(Captioned web image data)
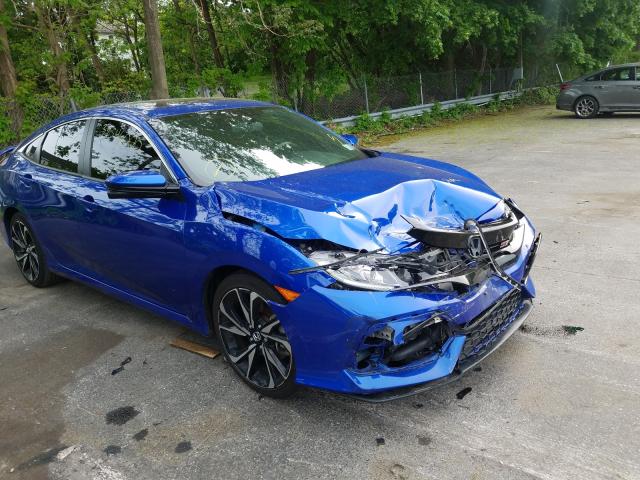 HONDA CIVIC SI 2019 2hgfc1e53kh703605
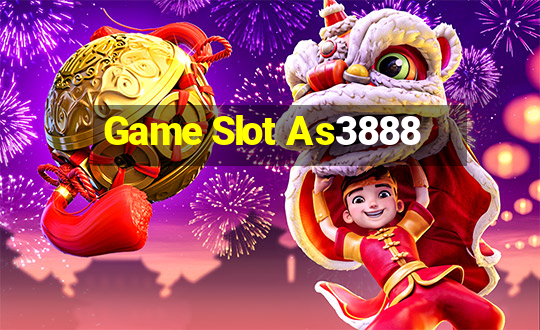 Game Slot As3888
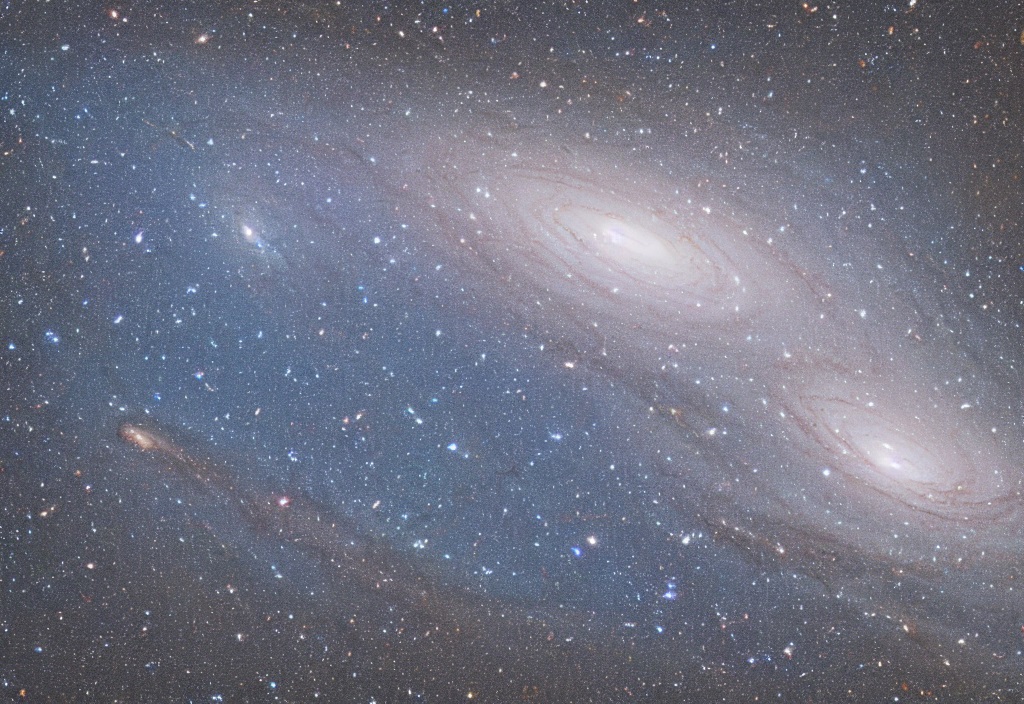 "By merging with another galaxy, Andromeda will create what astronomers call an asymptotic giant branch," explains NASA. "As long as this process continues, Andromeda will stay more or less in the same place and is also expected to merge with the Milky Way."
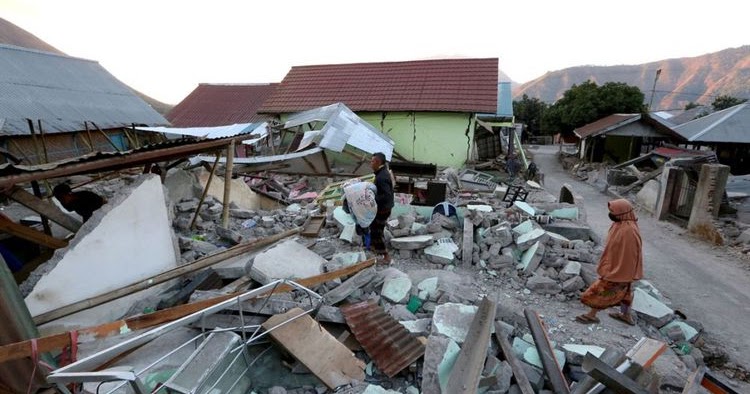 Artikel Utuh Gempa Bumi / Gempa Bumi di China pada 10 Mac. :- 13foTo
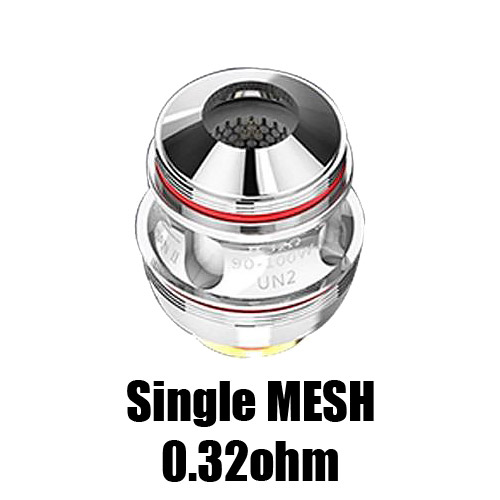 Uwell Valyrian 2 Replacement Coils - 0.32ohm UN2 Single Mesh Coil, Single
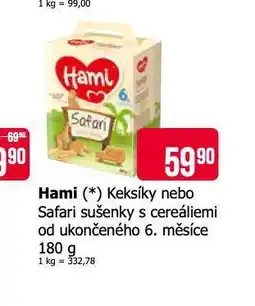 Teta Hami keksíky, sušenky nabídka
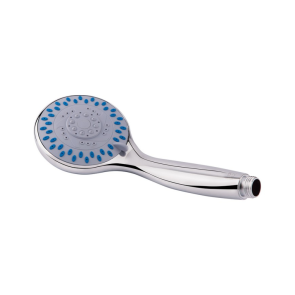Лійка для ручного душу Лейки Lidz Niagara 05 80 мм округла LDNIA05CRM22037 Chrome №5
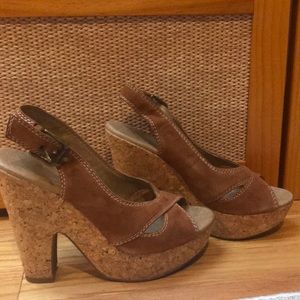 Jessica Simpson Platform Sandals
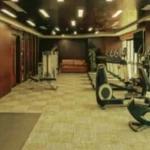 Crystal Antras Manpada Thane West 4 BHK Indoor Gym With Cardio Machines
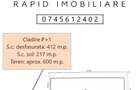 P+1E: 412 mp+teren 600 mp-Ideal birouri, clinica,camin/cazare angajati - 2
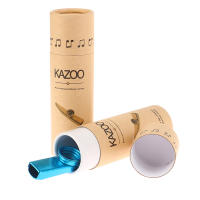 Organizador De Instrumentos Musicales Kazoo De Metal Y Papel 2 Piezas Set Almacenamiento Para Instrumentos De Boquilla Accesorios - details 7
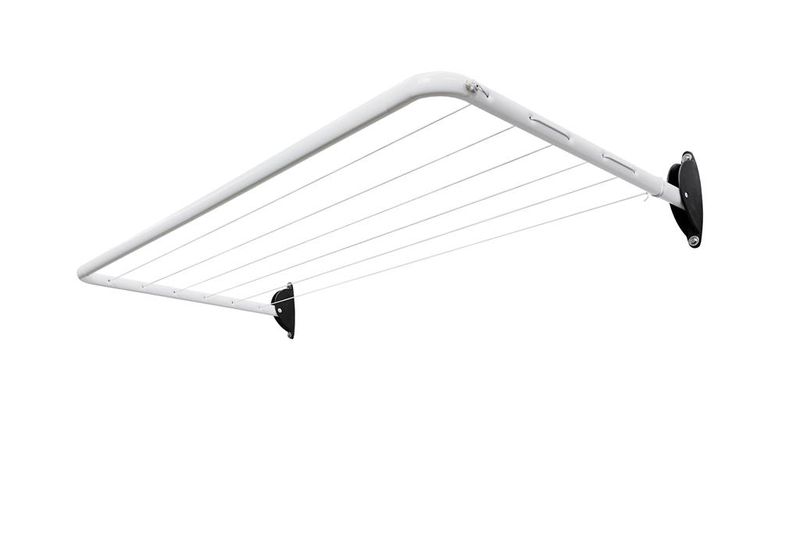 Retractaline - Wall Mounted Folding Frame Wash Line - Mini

Task directions:
Omitting the pictures, copy each record above exactly as it stands.

Result of this task:
 HONDA CIVIC SI 2019 2hgfc1e53kh703605
 Game Slot As3888
 "By merging with another galaxy, Andromeda will create what astronomers call an asymptotic giant branch," explains NASA. "As long as this process continues, Andromeda will stay more or less in the same place and is also expected to merge with the Milky Way."
 Artikel Utuh Gempa Bumi / Gempa Bumi di China pada 10 Mac. :- 13foTo
 Uwell Valyrian 2 Replacement Coils - 0.32ohm UN2 Single Mesh Coil, Single
 Teta Hami keksíky, sušenky nabídka
Лійка для ручного душу Лейки Lidz Niagara 05 80 мм округла LDNIA05CRM22037 Chrome №5
 Jessica Simpson Platform Sandals
 Crystal Antras Manpada Thane West 4 BHK Indoor Gym With Cardio Machines
 P+1E: 412 mp+teren 600 mp-Ideal birouri, clinica,camin/cazare angajati - 2
 Organizador De Instrumentos Musicales Kazoo De Metal Y Papel 2 Piezas Set Almacenamiento Para Instrumentos De Boquilla Accesorios - details 7
 Retractaline - Wall Mounted Folding Frame Wash Line - Mini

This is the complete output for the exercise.